[Start Input]

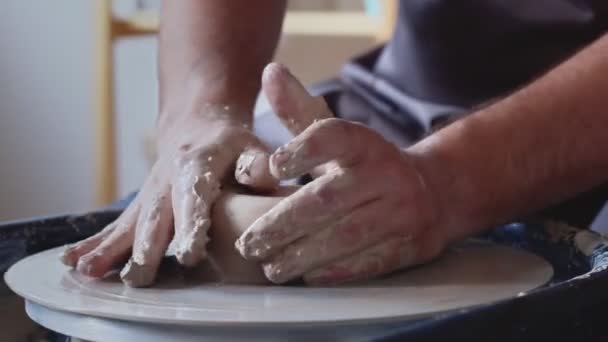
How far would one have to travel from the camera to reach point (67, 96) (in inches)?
96.0

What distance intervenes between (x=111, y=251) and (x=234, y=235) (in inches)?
4.8

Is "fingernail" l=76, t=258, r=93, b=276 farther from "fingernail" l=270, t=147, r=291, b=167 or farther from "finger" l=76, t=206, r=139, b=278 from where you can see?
"fingernail" l=270, t=147, r=291, b=167

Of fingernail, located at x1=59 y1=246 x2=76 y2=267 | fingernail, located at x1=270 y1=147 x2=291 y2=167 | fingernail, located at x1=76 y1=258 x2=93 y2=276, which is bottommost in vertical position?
fingernail, located at x1=59 y1=246 x2=76 y2=267

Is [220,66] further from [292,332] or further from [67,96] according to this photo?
[67,96]

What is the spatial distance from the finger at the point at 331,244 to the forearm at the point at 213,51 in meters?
0.33

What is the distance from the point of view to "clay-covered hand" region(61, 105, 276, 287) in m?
0.68

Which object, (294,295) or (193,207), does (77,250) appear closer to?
(193,207)

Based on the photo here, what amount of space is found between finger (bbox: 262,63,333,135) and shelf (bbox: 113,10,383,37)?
3.78 feet

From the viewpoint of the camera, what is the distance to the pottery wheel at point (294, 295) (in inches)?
22.4

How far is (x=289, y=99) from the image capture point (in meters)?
0.70

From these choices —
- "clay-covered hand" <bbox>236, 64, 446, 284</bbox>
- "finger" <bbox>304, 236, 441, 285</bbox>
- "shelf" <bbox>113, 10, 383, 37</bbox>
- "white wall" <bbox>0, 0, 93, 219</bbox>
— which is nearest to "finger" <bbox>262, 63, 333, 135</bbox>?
"clay-covered hand" <bbox>236, 64, 446, 284</bbox>

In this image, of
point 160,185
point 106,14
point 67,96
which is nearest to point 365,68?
point 160,185

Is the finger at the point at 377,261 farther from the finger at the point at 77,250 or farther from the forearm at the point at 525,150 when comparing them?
the finger at the point at 77,250

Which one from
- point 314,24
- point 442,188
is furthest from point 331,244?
point 314,24
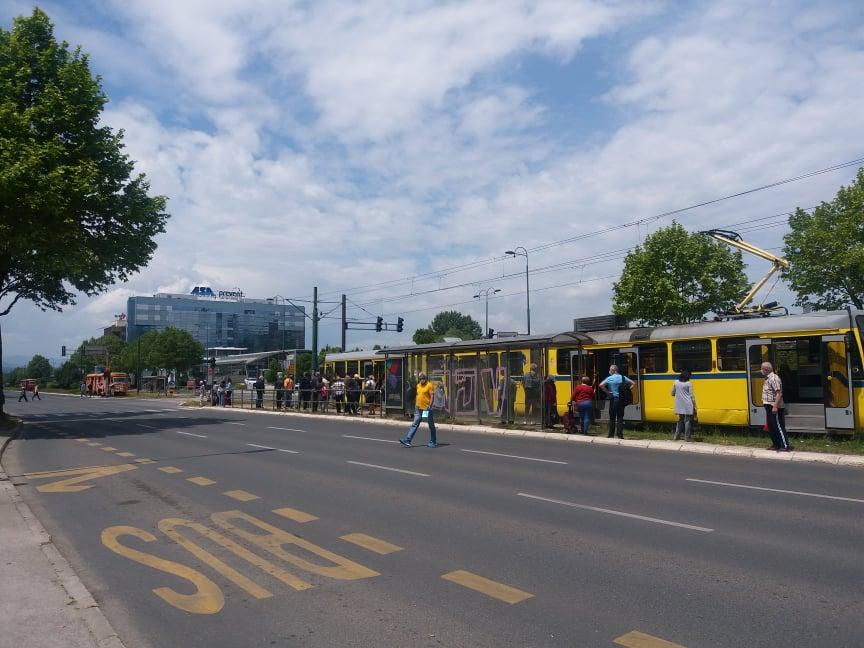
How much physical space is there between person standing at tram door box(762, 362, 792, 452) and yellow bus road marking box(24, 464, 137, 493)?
1255cm

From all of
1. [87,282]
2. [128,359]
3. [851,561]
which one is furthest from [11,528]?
[128,359]

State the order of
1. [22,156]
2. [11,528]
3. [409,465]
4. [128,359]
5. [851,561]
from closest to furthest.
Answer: [851,561]
[11,528]
[409,465]
[22,156]
[128,359]

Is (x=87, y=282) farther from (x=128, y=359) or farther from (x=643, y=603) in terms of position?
(x=128, y=359)

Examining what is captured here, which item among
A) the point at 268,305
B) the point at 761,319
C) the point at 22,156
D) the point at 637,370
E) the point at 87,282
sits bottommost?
the point at 637,370

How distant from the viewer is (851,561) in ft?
19.8

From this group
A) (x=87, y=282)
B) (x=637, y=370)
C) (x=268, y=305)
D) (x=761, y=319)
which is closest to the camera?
(x=761, y=319)

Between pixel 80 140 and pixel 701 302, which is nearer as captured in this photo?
pixel 80 140

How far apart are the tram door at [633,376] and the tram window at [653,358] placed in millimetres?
177

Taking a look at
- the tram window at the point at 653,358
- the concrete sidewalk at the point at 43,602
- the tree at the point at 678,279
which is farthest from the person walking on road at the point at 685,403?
the tree at the point at 678,279

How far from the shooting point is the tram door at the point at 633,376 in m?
19.4

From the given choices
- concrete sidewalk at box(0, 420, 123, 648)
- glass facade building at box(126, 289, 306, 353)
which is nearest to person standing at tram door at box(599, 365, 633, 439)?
concrete sidewalk at box(0, 420, 123, 648)

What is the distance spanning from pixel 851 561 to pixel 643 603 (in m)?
2.44

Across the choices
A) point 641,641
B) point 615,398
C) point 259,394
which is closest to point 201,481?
point 641,641

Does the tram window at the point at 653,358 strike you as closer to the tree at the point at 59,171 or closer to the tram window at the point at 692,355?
the tram window at the point at 692,355
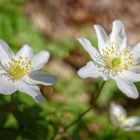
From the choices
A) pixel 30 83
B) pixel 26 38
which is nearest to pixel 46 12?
pixel 26 38

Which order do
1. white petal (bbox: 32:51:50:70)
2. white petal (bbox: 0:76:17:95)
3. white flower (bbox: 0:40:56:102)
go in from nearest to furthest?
1. white petal (bbox: 0:76:17:95)
2. white flower (bbox: 0:40:56:102)
3. white petal (bbox: 32:51:50:70)

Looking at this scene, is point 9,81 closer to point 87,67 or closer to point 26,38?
point 87,67

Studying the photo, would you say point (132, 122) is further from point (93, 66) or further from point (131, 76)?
point (93, 66)

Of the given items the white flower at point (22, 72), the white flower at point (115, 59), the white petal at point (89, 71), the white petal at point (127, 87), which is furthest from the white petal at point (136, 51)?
the white flower at point (22, 72)

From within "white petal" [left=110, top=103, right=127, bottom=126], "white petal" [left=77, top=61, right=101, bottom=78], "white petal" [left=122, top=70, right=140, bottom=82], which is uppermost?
"white petal" [left=77, top=61, right=101, bottom=78]

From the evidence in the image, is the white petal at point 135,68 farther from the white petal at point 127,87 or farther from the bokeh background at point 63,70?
the bokeh background at point 63,70

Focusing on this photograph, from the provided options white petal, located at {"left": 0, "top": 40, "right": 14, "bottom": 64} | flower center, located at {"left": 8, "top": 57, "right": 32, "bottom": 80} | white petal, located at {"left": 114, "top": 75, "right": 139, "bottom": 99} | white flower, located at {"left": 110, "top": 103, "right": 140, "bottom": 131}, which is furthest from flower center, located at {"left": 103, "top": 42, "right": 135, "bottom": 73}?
white flower, located at {"left": 110, "top": 103, "right": 140, "bottom": 131}

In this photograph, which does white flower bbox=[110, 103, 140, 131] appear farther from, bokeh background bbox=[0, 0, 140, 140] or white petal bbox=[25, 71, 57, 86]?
white petal bbox=[25, 71, 57, 86]
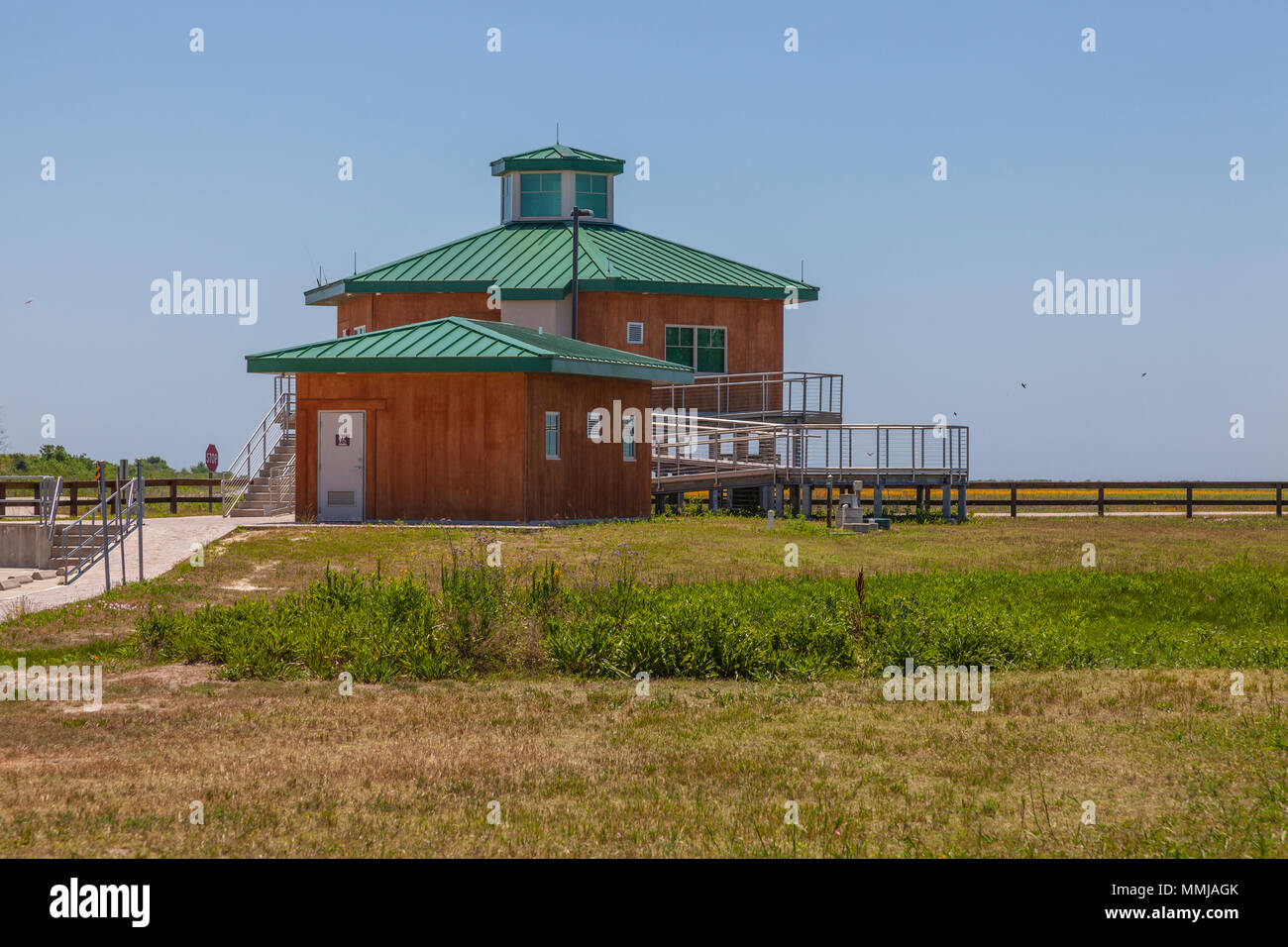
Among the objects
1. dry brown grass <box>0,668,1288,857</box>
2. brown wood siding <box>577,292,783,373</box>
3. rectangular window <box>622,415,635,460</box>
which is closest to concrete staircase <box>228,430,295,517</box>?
rectangular window <box>622,415,635,460</box>

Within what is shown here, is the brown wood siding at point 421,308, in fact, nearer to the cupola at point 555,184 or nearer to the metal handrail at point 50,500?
the cupola at point 555,184

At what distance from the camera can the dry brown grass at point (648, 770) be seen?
303 inches

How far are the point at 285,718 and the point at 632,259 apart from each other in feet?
103

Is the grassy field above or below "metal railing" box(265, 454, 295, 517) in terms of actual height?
below

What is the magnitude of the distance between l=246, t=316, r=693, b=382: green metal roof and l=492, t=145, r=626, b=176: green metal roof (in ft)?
48.3

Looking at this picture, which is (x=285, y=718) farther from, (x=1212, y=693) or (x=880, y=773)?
(x=1212, y=693)

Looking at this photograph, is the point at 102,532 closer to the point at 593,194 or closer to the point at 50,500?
the point at 50,500

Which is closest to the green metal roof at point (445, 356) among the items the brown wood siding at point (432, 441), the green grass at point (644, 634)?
the brown wood siding at point (432, 441)

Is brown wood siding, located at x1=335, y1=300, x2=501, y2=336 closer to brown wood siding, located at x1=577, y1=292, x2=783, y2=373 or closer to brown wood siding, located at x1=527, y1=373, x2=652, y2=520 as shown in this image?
brown wood siding, located at x1=577, y1=292, x2=783, y2=373

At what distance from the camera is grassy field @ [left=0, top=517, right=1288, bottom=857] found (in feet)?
25.9

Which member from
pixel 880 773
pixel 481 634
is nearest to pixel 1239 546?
pixel 481 634

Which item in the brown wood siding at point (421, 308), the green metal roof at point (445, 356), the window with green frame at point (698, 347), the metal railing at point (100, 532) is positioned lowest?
the metal railing at point (100, 532)

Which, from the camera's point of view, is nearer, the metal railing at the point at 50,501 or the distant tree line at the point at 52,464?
the metal railing at the point at 50,501

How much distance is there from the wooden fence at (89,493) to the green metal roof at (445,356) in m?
5.13
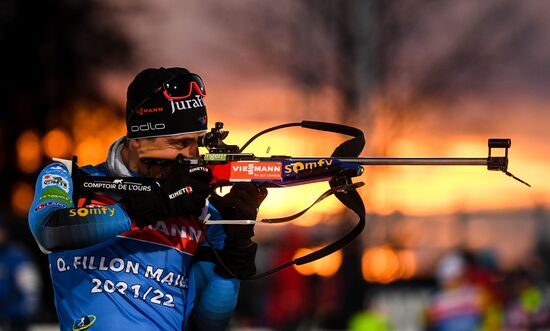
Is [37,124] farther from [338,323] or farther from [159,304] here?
[159,304]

[End Input]

Please put the part of the data above that opens with the line containing "At what distance from the camera is" and runs through the end of the data into a numbered list, skipping blank lines. Leave the pictures out of the answer.

→ **Task result**:
1. At what distance from the camera is grassy field @ [left=0, top=517, right=1288, bottom=857] found (in feet)?
2. 25.9
3. Which member from
4. pixel 880 773
5. pixel 481 634
6. is nearest to pixel 1239 546?
7. pixel 481 634
8. Which item in the brown wood siding at point (421, 308), the green metal roof at point (445, 356), the window with green frame at point (698, 347), the metal railing at point (100, 532) is positioned lowest?
9. the metal railing at point (100, 532)
10. Which, from the camera's point of view, is nearer, the metal railing at the point at 50,501 or the distant tree line at the point at 52,464?
11. the metal railing at the point at 50,501
12. How much distance is there from the wooden fence at (89,493) to the green metal roof at (445,356) in m?
13. 5.13
14. Is [37,124] farther from [338,323] or farther from [159,304] here?
15. [159,304]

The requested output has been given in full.